==== Extracted data

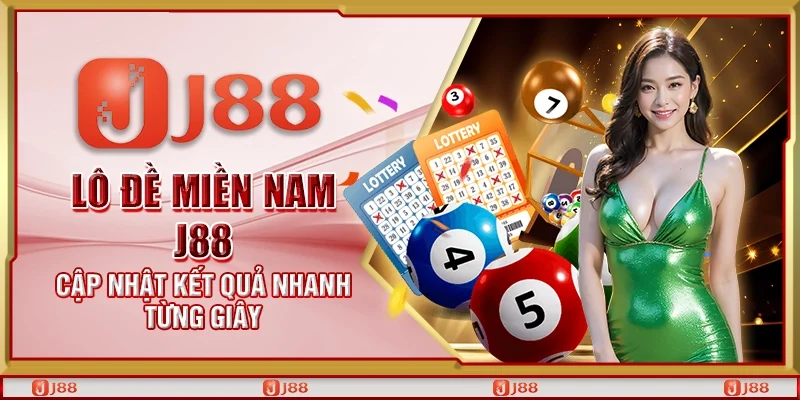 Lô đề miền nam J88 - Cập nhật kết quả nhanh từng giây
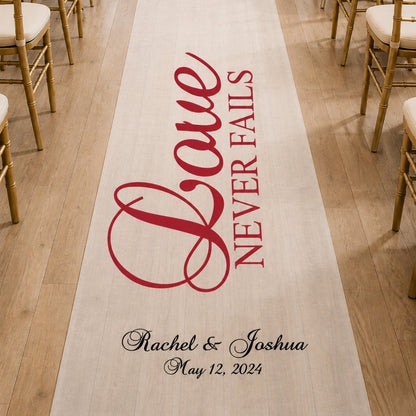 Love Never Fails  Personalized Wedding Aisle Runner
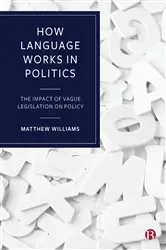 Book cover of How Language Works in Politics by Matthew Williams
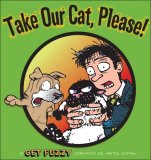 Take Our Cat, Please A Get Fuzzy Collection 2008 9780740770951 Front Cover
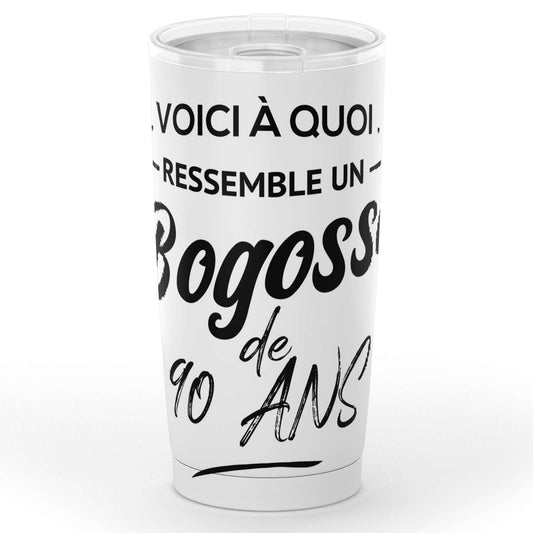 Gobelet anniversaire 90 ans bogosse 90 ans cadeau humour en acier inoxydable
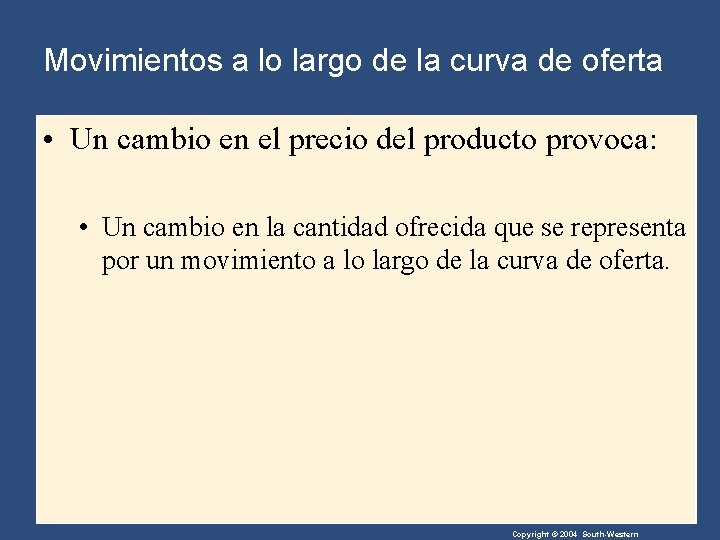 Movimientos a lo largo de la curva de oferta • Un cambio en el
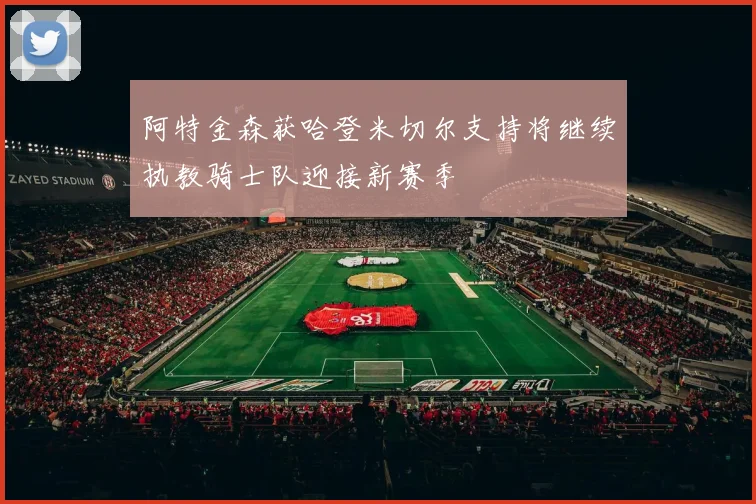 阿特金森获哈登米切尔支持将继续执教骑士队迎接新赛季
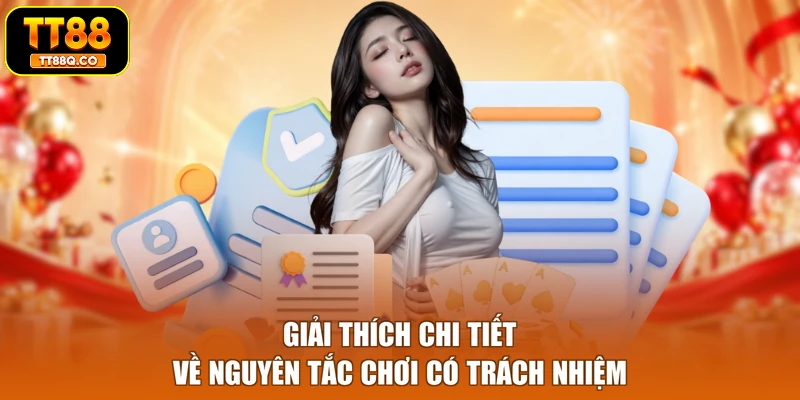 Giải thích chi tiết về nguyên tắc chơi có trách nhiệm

========
==== Extracted data

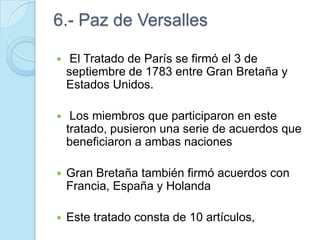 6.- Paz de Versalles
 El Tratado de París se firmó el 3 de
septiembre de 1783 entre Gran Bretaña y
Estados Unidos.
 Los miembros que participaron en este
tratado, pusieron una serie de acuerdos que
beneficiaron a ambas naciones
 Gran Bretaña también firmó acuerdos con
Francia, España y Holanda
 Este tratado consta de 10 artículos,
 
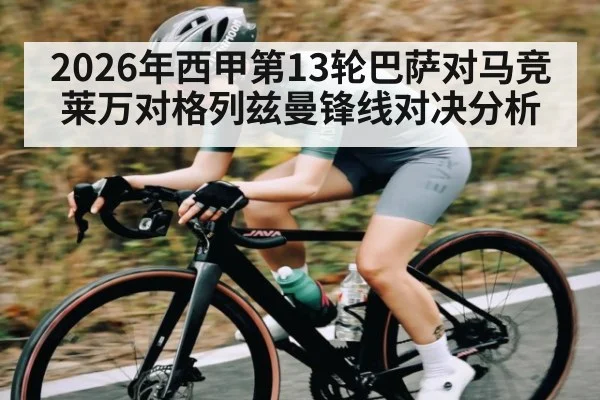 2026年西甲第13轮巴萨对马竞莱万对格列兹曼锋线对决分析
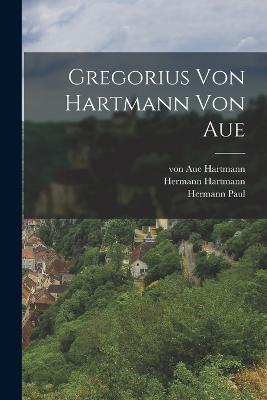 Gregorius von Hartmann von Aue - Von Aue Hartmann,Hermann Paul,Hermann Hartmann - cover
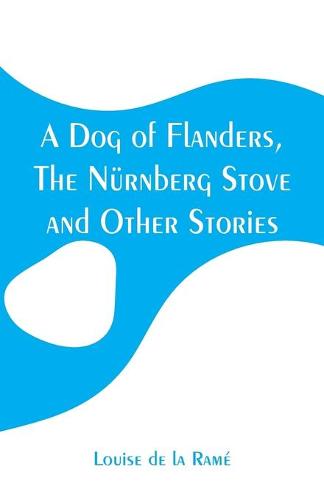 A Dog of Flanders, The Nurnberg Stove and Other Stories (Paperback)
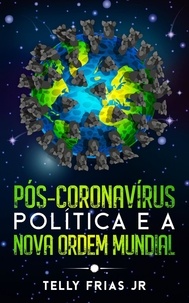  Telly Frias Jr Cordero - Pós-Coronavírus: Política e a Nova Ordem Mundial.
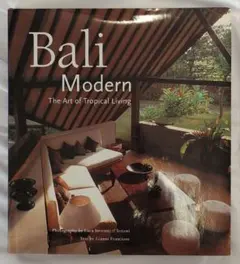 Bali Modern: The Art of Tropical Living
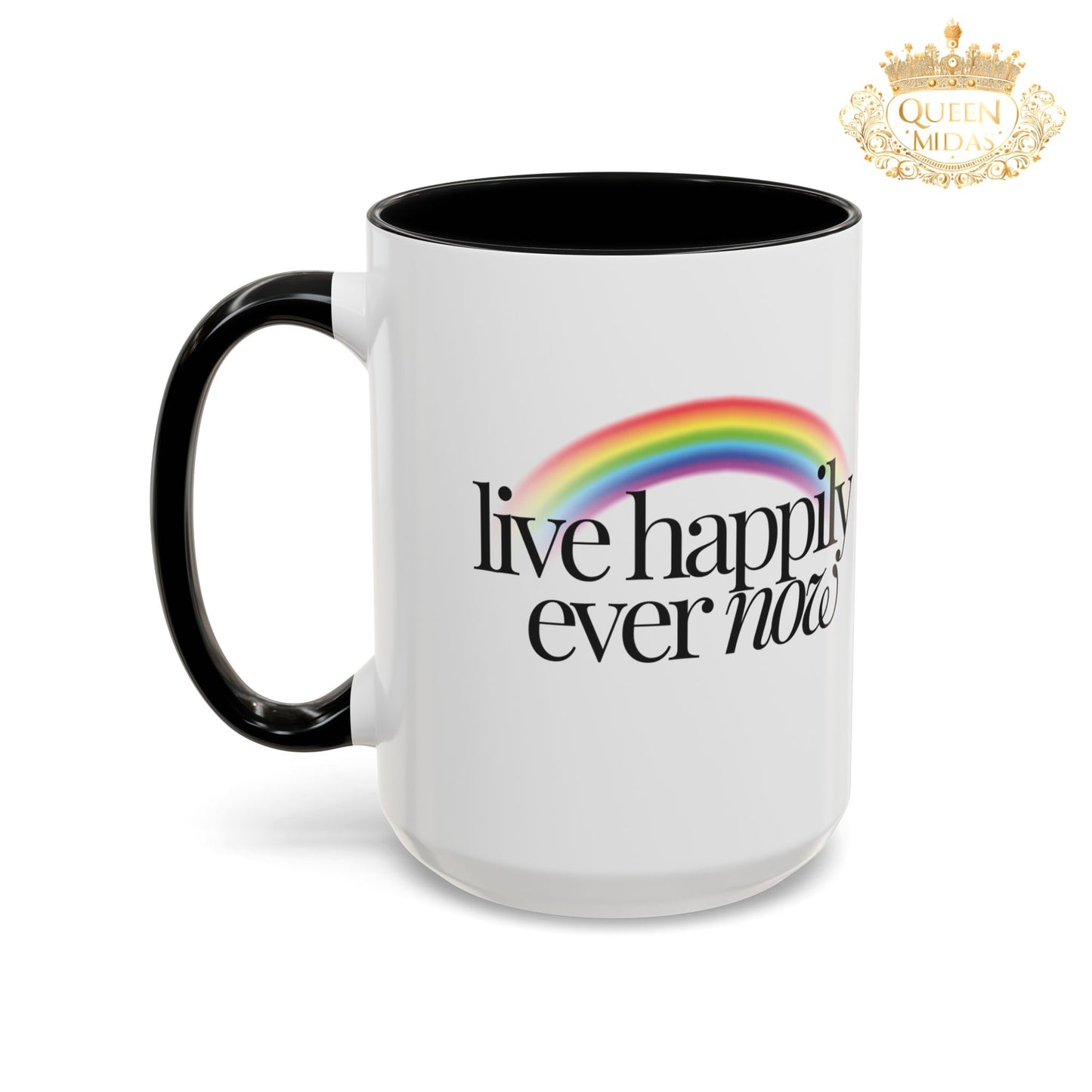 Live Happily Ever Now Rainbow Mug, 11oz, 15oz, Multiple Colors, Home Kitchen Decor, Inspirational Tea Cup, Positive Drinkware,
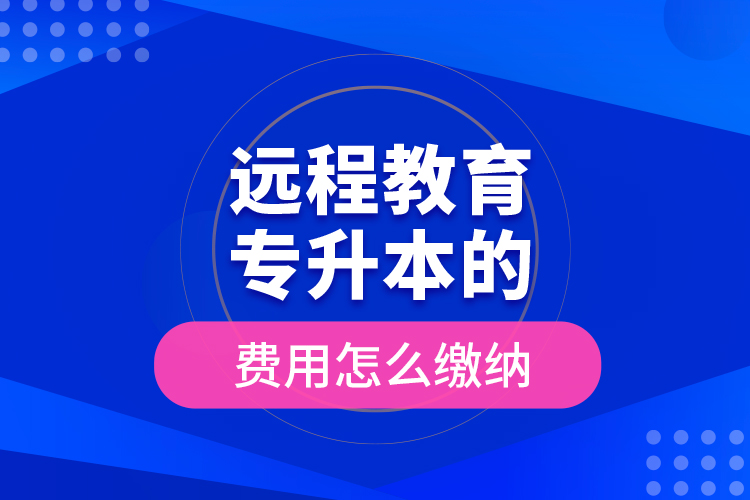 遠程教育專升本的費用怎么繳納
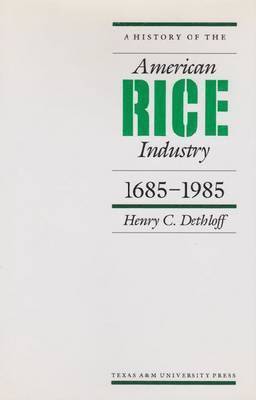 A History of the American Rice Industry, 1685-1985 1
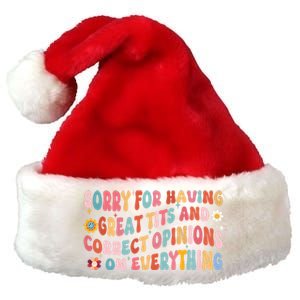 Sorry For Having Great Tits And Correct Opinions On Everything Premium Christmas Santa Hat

========
==== Extracted data

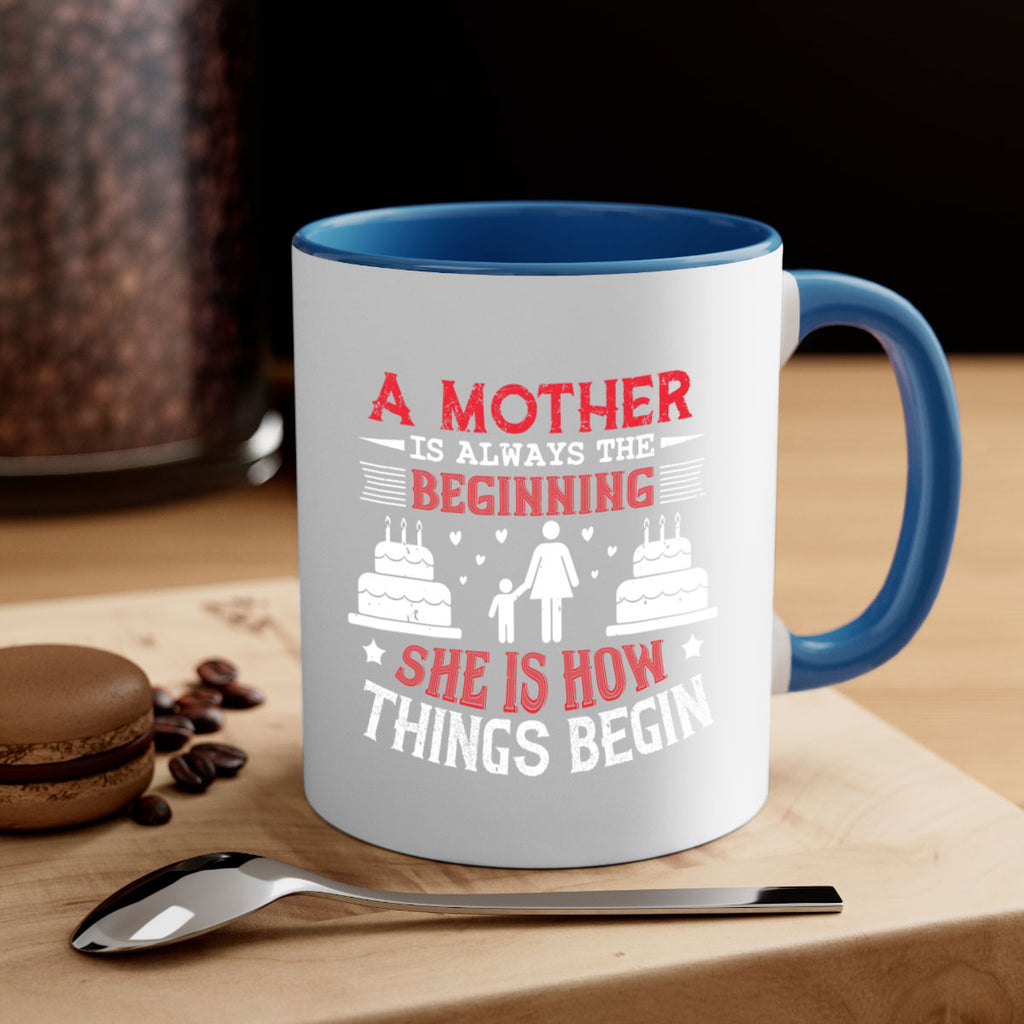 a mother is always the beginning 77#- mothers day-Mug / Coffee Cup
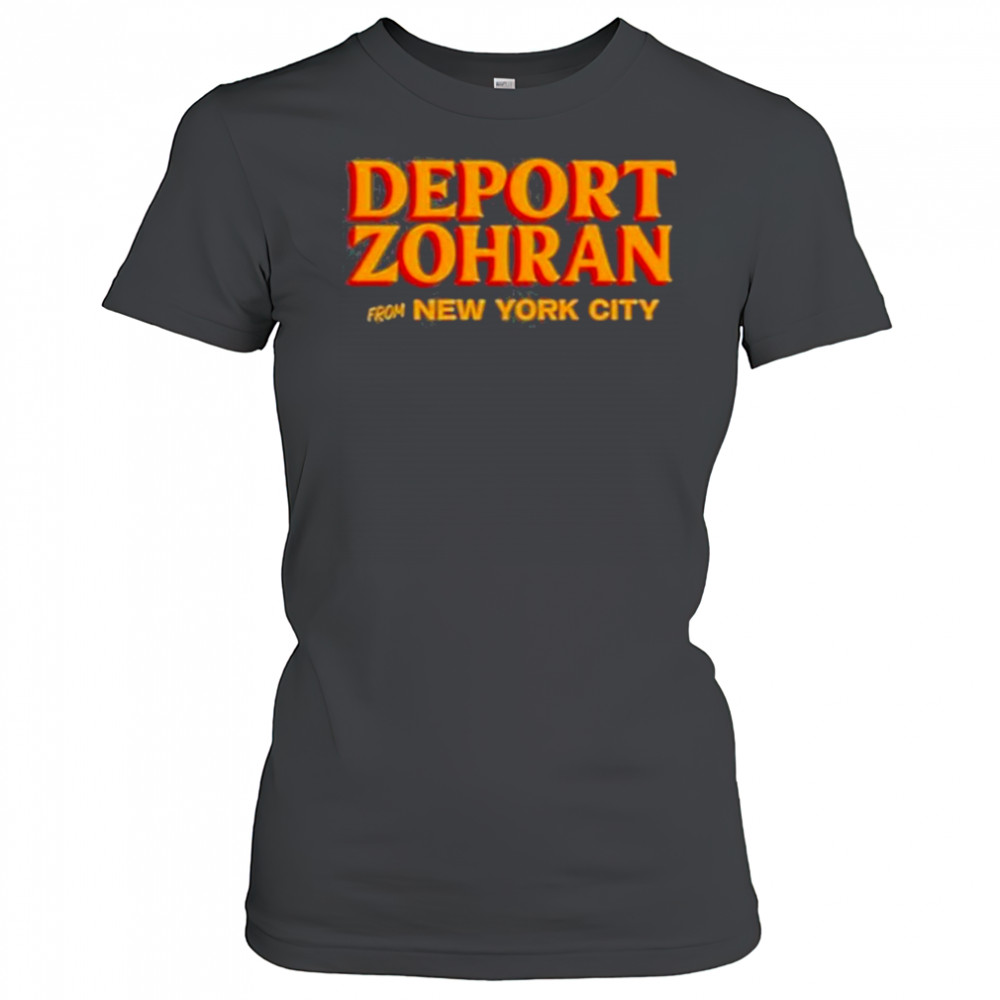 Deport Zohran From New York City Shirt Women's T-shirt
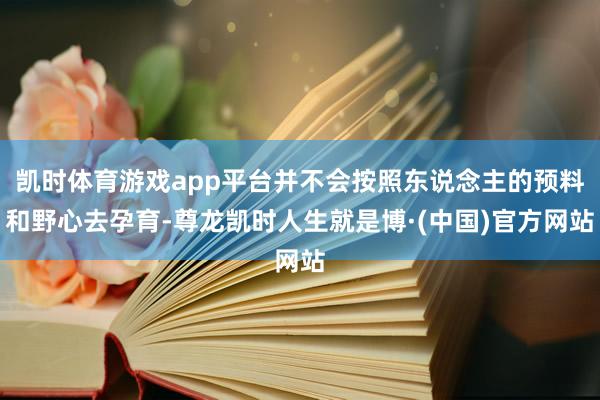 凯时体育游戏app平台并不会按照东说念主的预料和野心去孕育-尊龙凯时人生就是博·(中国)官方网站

========

## What is expected
Write out again exactly the lines above from the one with "Lô đề miền nam" through the one with "Take Our Cat, Please", adding no other lines and no pictures.

## Task solution
 Lô đề miền nam J88 - Cập nhật kết quả nhanh từng giây
 Love Never Fails  Personalized Wedding Aisle Runner
 Book cover of How Language Works in Politics by Matthew Williams
 Take Our Cat, Please A Get Fuzzy Collection 2008 9780740770951 Front Cover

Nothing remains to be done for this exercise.